Sam Shackleton stalks deeper into the sub-loaded unknown, with two Valentine's Day releases for Honest Jon's, loaded with spectacular remixes by Kevin Martin, T++ and Baron Mordant, all stunningly mastered by Rashad Becker, and presented with startling artwork by Zeke Clough.
Retrieved from his celebrated Fabric mix-CD, Deadman is signature Shackleton, turning paradox and paranoia into dancefloor fire. It comes straight at you: rolling, dread techno of breathtaking heat and humidity, spurred by hectoring congas and thick-set subs, amidst a teeming soundscape of drones, field recordings and oblique vocal textures, like missed messages and garbled warnings. Nimble yet drop-forge-heavy, sensuous yet punitive, wide-open yet occluded, on the move yet unnervingly rooted.

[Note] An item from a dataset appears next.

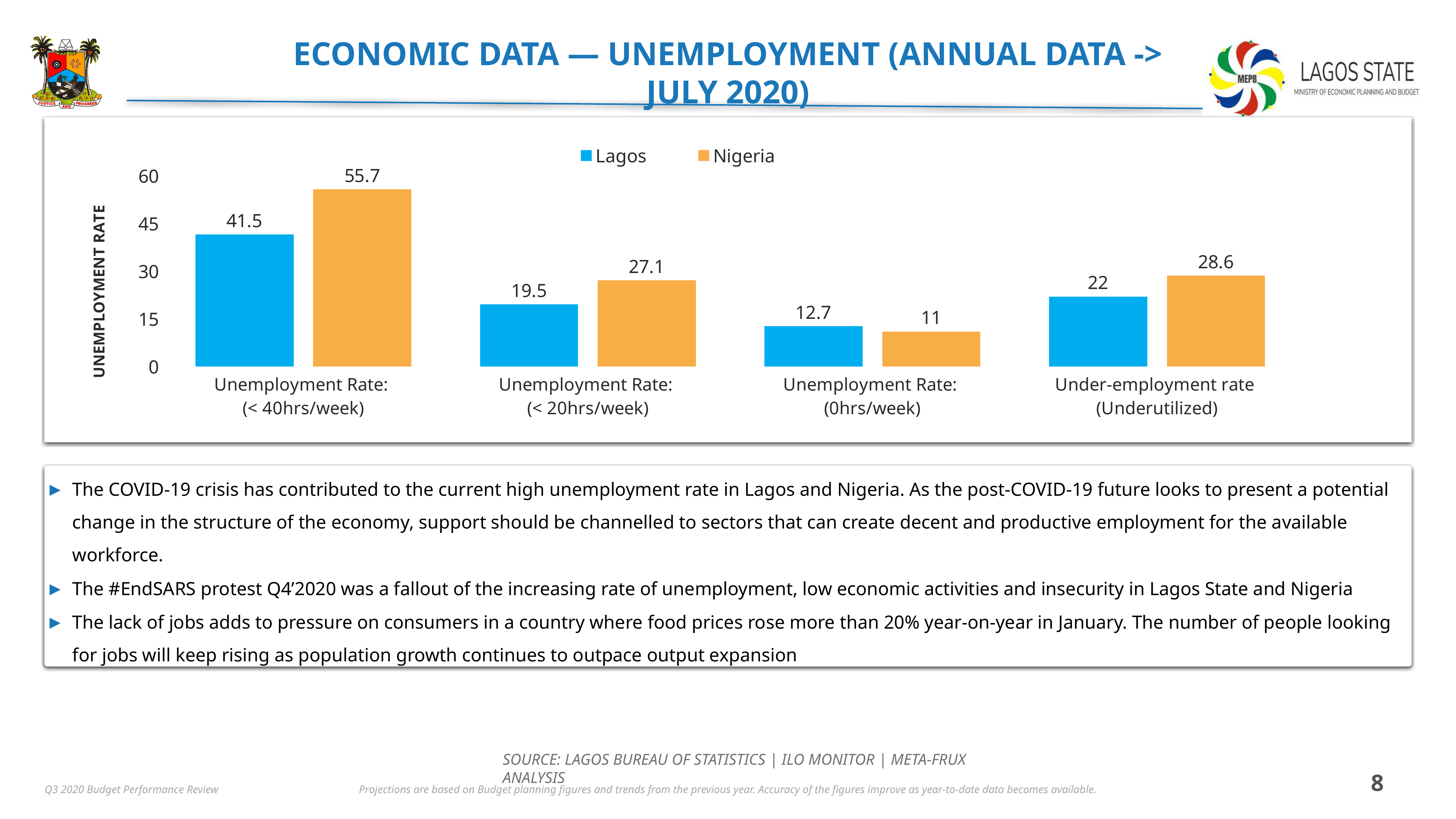
What is the Lagos value for Unemployment Rate: (0hrs/week)? 12.7 What is the Nigeria value for Under-employment rate (Underutilized)? 28.6 What is the Lagos value for Unemployment Rate: (< 40hrs/week)? 41.5 What is the difference between the Nigeria and Lagos values for Unemployment Rate: (< 40hrs/week)? 14.2 How many categories are shown on the x axis? 4 What kind of chart is shown on the slide? Bar chart Which category has the highest Nigeria value? Unemployment Rate: (< 40hrs/week) How many series does the legend list? 2 For Unemployment Rate: (0hrs/week), which is larger, Lagos or Nigeria? Lagos Is the Lagos value for Under-employment rate (Underutilized) greater or less than 30? less Which category has the lowest Lagos value? Unemployment Rate: (0hrs/week) What is the Nigeria value for Unemployment Rate: (< 20hrs/week)? 27.1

Kevin Martin adopts his King Midas Sound guise for an expansive remix which reveals his lineage in noise, industrial and isolationist ambient. He fillets and cools Shackleton's production, building a corona of crackle, with stirring strings. Hitomi's singing taps the melancholy latent in the mischief and menace of the original. A muffled bass and tripping syncopation nods to Rhythm & Sound — but Death Dub is its own beast, fully realized, daring and affecting.